Here you'll find a short tutorial on the JAutomata API. Detailed information on classes and methods can be found in the Javadocs.

The Automaton Class

The most important structure in the JAutomata API is the Automaton<L, K> interface. Every automaton class implements this interface, and every automaton is an instance of such a such a class. The following methods of this class define an automaton:
Collection<Object> initialStates() the set of initial states
Collection<Object> transitionsOut(Object state) the set of outgoing transition of the specified state
K initialWeight(Object state) the initial weight of the specified state
K initialWeight(Object state) the final weight of the specified state
Object from(Object transition) the source state of the specified transition
Object to(Object transition) the destination state of the specified transition
L label(Object transition) the label of the specified transition
K weight(Object transition) the weight of the specified transition
Semiring semiring() the semiring over which the automaton is defined
States and transition can be any type of object, such as Integer, String, or other types. The only requirement is that the equals(Object) and hashCode() methods are properly implemented. Automaton<L, K> is generic, with type parameters L and K.

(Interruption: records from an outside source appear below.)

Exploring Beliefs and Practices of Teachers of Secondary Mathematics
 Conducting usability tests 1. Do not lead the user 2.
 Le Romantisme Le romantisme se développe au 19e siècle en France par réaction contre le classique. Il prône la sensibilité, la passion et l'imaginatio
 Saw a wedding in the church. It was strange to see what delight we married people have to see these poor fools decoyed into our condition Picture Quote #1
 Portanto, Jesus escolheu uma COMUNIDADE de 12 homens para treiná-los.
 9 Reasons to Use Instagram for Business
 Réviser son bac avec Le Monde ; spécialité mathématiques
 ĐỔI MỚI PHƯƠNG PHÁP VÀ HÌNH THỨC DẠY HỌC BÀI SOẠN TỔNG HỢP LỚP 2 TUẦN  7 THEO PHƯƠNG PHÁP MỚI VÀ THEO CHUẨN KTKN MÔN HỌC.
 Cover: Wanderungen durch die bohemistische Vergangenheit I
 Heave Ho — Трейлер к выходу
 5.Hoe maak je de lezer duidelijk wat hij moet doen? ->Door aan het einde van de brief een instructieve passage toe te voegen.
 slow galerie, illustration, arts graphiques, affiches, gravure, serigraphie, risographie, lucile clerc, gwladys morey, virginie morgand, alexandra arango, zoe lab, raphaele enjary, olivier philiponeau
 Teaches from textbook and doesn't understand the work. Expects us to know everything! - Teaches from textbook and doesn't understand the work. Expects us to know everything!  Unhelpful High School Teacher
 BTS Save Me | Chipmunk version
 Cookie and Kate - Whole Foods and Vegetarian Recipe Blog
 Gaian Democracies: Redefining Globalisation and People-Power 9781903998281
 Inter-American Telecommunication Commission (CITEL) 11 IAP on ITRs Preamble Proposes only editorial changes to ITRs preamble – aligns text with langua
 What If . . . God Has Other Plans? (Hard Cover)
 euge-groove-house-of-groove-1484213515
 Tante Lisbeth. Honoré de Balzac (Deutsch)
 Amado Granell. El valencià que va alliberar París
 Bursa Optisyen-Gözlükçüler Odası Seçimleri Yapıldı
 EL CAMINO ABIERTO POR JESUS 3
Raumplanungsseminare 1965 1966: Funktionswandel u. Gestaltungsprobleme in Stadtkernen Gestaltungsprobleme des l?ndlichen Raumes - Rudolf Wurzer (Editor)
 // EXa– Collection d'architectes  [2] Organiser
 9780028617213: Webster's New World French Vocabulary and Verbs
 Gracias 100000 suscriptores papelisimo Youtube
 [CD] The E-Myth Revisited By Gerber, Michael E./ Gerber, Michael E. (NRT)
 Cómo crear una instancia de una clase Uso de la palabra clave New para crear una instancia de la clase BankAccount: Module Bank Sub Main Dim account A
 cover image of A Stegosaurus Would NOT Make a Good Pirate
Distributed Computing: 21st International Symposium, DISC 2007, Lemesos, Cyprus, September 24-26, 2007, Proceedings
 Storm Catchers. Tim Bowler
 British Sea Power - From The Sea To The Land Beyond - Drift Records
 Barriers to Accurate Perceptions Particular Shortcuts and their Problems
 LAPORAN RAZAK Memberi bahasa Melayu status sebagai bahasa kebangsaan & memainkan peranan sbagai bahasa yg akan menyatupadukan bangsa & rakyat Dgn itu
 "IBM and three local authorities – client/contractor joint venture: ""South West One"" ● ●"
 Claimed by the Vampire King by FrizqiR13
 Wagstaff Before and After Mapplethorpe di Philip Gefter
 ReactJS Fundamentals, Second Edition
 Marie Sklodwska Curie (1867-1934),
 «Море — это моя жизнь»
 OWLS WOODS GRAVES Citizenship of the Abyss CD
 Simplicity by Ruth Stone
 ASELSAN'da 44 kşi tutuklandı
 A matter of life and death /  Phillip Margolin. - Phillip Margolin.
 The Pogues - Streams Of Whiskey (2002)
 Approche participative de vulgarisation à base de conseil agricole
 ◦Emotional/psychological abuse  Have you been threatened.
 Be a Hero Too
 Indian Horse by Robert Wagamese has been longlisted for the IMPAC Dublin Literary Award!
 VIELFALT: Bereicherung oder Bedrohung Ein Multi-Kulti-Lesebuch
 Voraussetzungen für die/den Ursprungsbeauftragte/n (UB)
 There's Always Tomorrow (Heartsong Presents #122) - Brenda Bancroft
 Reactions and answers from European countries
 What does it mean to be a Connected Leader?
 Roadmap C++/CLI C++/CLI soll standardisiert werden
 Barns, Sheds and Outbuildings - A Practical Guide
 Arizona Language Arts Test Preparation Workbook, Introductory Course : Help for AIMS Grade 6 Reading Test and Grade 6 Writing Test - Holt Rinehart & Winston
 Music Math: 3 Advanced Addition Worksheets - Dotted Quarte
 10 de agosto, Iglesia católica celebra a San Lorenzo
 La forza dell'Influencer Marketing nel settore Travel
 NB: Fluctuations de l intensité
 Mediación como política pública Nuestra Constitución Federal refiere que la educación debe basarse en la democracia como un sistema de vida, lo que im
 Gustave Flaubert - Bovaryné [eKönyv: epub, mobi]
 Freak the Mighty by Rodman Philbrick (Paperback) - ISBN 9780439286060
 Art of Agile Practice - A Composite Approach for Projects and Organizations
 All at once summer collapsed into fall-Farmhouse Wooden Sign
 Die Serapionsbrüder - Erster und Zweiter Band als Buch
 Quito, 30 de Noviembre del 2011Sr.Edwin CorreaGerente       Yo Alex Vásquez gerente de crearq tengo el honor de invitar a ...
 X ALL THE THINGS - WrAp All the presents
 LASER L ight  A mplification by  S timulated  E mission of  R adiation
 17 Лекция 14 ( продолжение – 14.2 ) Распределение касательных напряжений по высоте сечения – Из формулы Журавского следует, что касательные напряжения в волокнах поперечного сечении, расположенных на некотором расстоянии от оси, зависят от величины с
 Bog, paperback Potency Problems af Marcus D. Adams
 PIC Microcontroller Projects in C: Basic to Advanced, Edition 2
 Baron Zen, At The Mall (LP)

Label types, Acceptors, Transducers, and Multi-Tape Automata

Type parameter L indicates the label type. JAutomata supports acceptors, transducers, and multi-tape automata. The label type specifies to which of these types an automaton belongs. Also, the label type determines the alphabet(s) of the automaton. Acceptors are automata with a single tape. The label type specifies the type of the elements of the alphabet. This can be any type, such as Character or String.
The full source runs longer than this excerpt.